Ehsan (1), 32 ans, est un ancien traducteur de l’armée française en Afghanistan. Arrivé en France légalement, avec un visa, en novembre, il est depuis SDF. Il s’est réfugié en banlieue parisienne chez un ami et compatriote pour la durée du confinement.
«Je ne suis sorti qu'une fois en sept jours. Il n'y a rien dehors, pas de magasin, que des immeubles. Je passe mes journées dans l'appartement d'un ami. C'est un studio de 8 m2, avec une mezzanine. Je dors en bas, à côté de la porte d'entrée et de la kitchenette.

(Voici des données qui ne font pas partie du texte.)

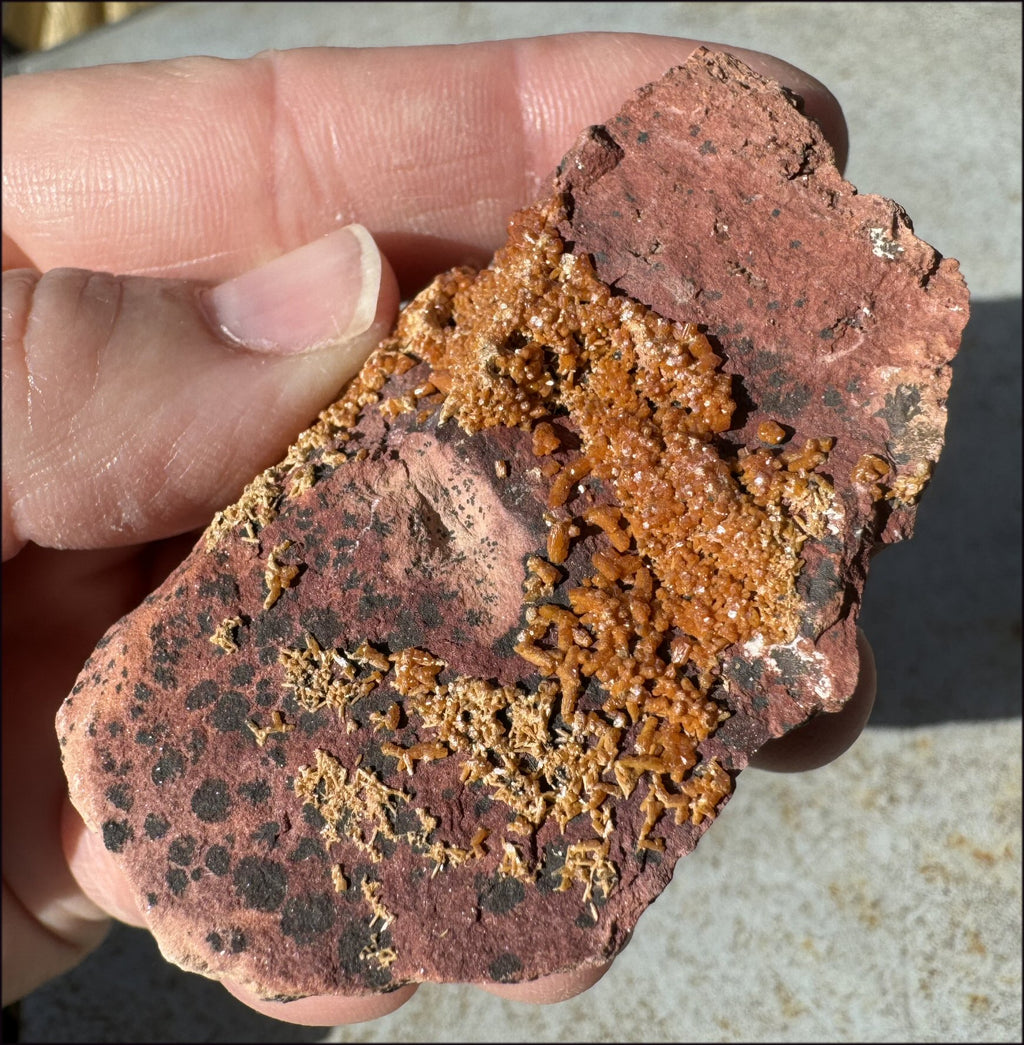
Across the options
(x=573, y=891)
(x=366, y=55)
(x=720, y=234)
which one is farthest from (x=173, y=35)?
(x=573, y=891)

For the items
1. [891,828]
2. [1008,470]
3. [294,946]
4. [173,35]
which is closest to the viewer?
[294,946]

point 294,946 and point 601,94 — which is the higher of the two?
point 601,94

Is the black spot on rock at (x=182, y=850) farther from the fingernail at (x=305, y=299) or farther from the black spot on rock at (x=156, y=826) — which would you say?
the fingernail at (x=305, y=299)

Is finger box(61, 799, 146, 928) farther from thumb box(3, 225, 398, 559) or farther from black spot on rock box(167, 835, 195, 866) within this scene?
black spot on rock box(167, 835, 195, 866)

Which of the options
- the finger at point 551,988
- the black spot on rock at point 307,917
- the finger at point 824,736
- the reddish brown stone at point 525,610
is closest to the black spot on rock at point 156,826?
the reddish brown stone at point 525,610

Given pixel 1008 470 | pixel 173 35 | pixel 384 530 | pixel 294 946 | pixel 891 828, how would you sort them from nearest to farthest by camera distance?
pixel 294 946
pixel 384 530
pixel 891 828
pixel 1008 470
pixel 173 35

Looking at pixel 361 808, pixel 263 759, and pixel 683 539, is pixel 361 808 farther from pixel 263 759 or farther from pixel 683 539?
pixel 683 539

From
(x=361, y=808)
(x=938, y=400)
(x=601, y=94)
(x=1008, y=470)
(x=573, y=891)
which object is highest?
(x=601, y=94)

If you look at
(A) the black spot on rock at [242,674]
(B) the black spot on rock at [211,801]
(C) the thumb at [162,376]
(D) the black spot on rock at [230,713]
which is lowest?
(B) the black spot on rock at [211,801]

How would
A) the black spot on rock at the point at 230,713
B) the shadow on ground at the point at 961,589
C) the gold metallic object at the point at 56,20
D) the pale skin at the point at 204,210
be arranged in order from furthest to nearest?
the gold metallic object at the point at 56,20 < the shadow on ground at the point at 961,589 < the pale skin at the point at 204,210 < the black spot on rock at the point at 230,713
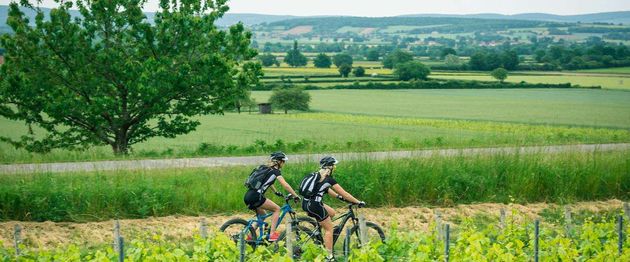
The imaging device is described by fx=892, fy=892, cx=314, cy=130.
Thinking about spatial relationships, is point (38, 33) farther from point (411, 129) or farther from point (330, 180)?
point (411, 129)

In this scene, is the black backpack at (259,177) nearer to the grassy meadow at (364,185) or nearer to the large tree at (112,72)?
the grassy meadow at (364,185)

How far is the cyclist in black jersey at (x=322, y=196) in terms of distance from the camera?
14.4m

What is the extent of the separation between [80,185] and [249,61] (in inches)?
518

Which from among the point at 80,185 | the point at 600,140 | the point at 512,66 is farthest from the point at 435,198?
the point at 512,66

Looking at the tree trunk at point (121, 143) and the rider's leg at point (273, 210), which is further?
the tree trunk at point (121, 143)

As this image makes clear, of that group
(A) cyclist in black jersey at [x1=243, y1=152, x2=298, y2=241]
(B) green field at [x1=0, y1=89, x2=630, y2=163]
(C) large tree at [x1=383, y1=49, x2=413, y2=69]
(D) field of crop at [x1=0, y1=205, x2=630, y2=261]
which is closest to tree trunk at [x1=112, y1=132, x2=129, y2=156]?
(B) green field at [x1=0, y1=89, x2=630, y2=163]

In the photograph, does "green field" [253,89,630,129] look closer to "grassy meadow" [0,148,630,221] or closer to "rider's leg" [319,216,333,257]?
"grassy meadow" [0,148,630,221]

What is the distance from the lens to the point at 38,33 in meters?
30.6

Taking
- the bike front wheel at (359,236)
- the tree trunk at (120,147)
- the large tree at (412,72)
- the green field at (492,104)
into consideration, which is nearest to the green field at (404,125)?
the green field at (492,104)

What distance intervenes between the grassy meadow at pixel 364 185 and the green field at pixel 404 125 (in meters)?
6.55

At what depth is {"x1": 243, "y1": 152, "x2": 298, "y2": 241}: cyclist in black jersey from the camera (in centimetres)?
1464

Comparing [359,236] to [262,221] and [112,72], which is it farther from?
[112,72]

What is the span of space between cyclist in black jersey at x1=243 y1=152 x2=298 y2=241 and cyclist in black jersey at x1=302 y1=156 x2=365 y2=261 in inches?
15.8

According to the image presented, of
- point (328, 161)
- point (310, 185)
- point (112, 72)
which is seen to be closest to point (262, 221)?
point (310, 185)
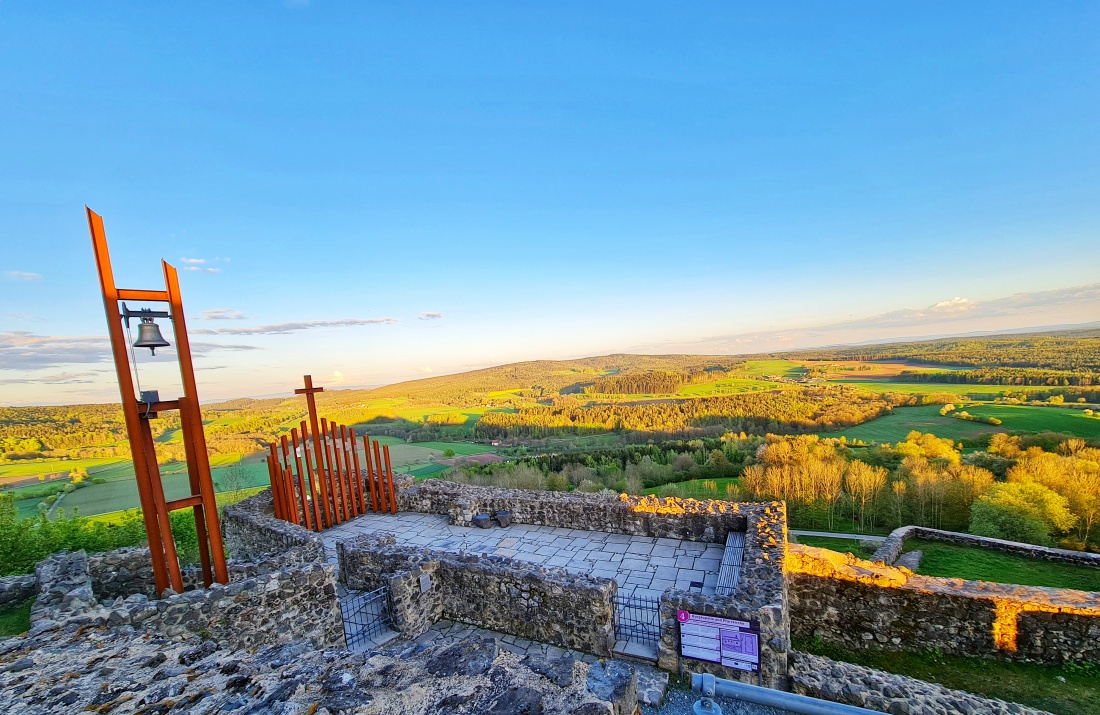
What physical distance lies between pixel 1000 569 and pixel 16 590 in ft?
81.8

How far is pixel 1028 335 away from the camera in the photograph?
88.8m

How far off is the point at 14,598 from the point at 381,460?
276 inches

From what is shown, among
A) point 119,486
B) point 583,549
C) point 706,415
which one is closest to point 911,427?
point 706,415

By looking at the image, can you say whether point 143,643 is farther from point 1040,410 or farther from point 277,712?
point 1040,410

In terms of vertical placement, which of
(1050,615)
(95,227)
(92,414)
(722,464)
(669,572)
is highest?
(95,227)

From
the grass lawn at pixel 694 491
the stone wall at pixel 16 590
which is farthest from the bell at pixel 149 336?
the grass lawn at pixel 694 491

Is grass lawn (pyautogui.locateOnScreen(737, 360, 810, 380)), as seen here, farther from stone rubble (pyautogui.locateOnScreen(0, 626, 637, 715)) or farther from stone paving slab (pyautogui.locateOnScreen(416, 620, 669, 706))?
stone rubble (pyautogui.locateOnScreen(0, 626, 637, 715))

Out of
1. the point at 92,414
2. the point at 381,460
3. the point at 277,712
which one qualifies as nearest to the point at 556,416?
the point at 92,414

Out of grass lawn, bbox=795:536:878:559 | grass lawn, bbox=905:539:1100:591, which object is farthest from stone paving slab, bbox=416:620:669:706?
A: grass lawn, bbox=795:536:878:559

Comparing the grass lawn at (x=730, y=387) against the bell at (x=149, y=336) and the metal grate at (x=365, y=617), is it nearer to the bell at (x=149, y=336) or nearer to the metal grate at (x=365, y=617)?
the metal grate at (x=365, y=617)

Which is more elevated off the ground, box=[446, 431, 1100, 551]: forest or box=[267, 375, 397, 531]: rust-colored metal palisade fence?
box=[267, 375, 397, 531]: rust-colored metal palisade fence

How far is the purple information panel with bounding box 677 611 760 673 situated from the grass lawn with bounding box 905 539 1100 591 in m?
12.1

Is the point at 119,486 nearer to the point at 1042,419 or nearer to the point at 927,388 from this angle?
the point at 1042,419

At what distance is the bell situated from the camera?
17.0ft
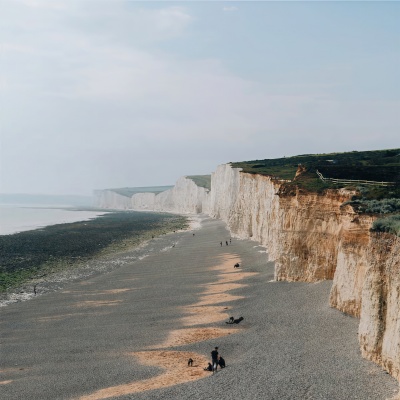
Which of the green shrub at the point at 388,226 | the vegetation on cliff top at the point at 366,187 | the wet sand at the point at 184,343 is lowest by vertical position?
the wet sand at the point at 184,343

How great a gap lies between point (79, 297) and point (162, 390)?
2024 cm

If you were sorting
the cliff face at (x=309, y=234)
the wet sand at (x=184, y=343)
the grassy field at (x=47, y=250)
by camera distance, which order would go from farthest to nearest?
the grassy field at (x=47, y=250) < the cliff face at (x=309, y=234) < the wet sand at (x=184, y=343)

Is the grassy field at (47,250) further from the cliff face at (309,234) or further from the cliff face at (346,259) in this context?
the cliff face at (309,234)

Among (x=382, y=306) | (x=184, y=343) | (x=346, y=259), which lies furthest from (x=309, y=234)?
(x=382, y=306)

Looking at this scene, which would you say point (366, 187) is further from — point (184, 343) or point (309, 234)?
point (184, 343)

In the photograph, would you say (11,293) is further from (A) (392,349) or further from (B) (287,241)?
(A) (392,349)

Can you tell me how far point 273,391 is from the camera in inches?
658

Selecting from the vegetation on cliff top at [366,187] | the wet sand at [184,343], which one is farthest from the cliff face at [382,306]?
the vegetation on cliff top at [366,187]

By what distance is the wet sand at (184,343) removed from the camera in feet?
57.8

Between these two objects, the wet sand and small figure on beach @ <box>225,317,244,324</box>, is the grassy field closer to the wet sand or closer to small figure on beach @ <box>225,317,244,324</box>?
the wet sand

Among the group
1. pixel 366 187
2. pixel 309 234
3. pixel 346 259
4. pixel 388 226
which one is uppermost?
pixel 366 187

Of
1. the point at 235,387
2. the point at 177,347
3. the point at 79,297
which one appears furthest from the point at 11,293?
the point at 235,387

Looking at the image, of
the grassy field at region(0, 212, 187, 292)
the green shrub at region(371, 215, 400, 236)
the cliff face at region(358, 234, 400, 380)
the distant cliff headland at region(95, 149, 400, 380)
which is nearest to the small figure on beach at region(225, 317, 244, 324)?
the distant cliff headland at region(95, 149, 400, 380)

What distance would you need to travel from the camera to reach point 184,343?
2448 cm
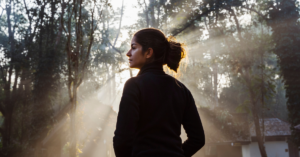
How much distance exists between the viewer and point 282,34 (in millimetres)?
16891

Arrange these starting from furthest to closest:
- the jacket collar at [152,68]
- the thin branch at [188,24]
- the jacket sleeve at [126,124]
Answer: the thin branch at [188,24]
the jacket collar at [152,68]
the jacket sleeve at [126,124]

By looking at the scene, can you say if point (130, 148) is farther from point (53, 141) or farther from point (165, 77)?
point (53, 141)

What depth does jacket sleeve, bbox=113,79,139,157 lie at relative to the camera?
4.65ft

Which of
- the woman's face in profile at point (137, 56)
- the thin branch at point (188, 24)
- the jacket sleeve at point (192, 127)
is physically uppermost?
the thin branch at point (188, 24)

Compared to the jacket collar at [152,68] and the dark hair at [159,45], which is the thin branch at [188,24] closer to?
the dark hair at [159,45]

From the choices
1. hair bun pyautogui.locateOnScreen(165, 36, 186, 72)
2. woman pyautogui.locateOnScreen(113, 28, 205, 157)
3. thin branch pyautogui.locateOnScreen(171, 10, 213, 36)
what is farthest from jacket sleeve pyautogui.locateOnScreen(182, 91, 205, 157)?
thin branch pyautogui.locateOnScreen(171, 10, 213, 36)

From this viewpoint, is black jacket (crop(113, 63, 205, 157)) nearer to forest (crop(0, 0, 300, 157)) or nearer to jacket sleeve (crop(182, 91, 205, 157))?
jacket sleeve (crop(182, 91, 205, 157))

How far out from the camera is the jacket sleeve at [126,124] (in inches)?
55.8

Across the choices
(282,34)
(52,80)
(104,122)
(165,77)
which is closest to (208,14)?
(282,34)

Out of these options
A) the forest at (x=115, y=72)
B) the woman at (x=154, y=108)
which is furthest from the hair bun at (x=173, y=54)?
the forest at (x=115, y=72)

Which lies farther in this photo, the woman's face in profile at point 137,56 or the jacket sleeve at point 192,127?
the jacket sleeve at point 192,127

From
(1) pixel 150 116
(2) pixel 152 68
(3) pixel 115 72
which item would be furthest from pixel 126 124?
(3) pixel 115 72

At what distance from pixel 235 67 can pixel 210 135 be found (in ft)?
24.7

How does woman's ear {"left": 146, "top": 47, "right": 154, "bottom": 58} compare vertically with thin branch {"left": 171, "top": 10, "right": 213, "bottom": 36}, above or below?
below
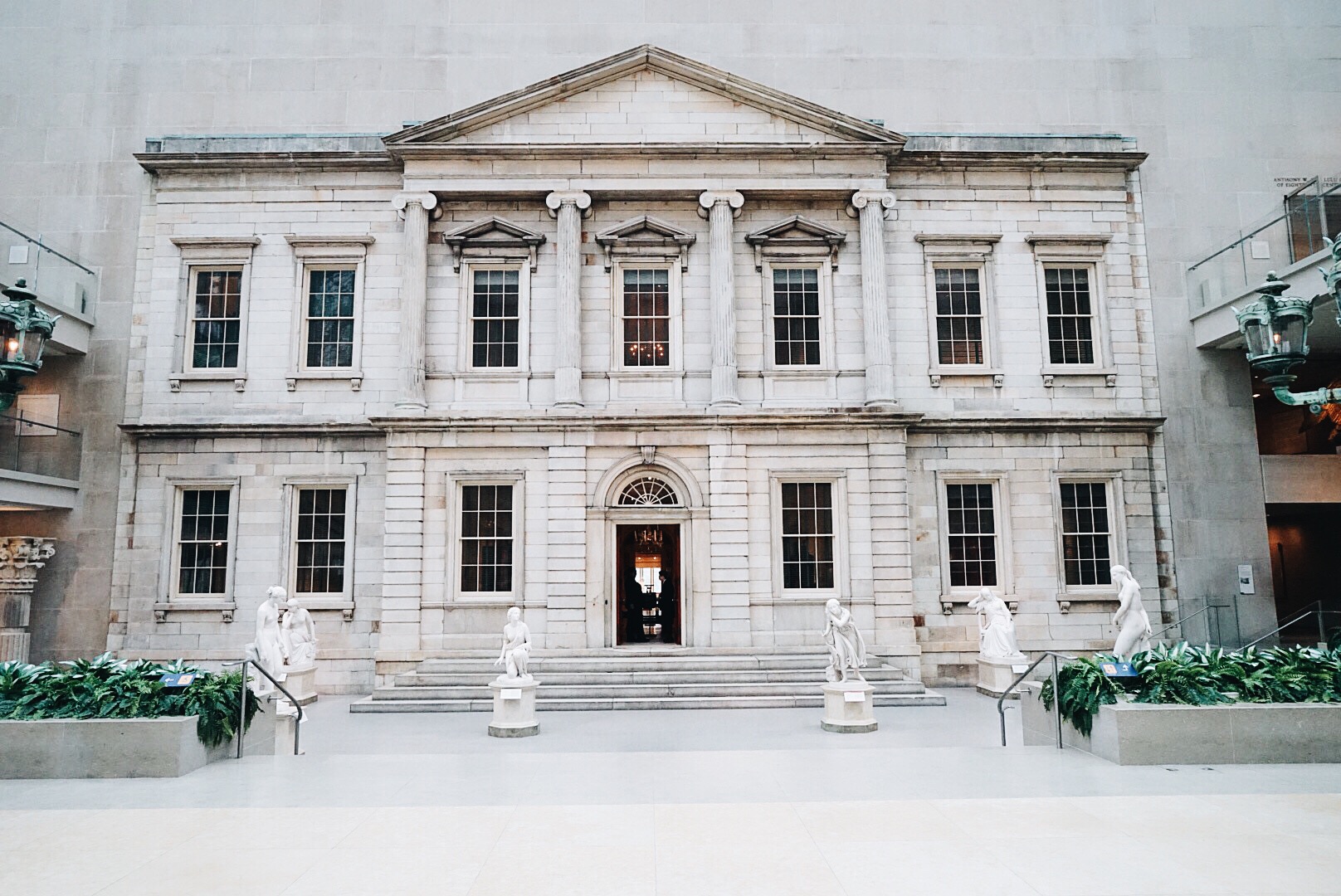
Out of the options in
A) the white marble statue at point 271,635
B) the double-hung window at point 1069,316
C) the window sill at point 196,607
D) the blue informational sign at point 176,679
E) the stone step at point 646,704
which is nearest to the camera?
the blue informational sign at point 176,679

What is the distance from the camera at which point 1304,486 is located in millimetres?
20062

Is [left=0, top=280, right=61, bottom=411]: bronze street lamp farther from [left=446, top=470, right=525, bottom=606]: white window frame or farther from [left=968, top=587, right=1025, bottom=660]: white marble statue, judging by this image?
[left=968, top=587, right=1025, bottom=660]: white marble statue

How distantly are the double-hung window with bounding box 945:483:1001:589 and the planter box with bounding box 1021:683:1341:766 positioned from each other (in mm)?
8916

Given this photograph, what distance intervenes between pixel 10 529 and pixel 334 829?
16.0 meters

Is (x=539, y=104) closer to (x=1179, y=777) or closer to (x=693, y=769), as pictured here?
(x=693, y=769)

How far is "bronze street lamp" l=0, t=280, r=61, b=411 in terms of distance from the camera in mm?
9102

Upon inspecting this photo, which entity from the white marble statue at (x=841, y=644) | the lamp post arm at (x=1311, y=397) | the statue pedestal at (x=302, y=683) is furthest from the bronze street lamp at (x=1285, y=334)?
the statue pedestal at (x=302, y=683)

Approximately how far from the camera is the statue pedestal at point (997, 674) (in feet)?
54.0

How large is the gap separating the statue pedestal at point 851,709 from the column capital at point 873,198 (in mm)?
10508

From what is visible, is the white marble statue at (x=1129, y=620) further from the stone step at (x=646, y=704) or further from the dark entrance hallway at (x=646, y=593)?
the dark entrance hallway at (x=646, y=593)

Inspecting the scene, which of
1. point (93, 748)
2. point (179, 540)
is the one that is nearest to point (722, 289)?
point (179, 540)

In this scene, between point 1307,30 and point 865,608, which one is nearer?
point 865,608

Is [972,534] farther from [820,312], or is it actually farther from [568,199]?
[568,199]

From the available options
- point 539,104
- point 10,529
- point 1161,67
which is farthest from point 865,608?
point 10,529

Je reste éveillé jusqu'à 3 ou 4 heures du matin, je n'arrive pas à m'endormir avant, j'ai mal aux jambes et au dos.
«La journée, je regarde les informations sur l'épidémie avec mon téléphone, surtout sur BFM et France Info. J'appelle aussi ma famille à Kaboul tous les deux jours. Ma mère vit avec mes sœurs dans la même maison. Elles aussi sont confinées, elles ne sortent que pour faire des courses. Mes sœurs ne peuvent plus travailler, elles n'ont pas été payées depuis février. Je leur avais laissé 2 000 dollars [1 850 euros] avant de partir en France, elles vivent avec cet argent. Il y en a encore, mais je ne sais pas combien de temps elles pourront tenir.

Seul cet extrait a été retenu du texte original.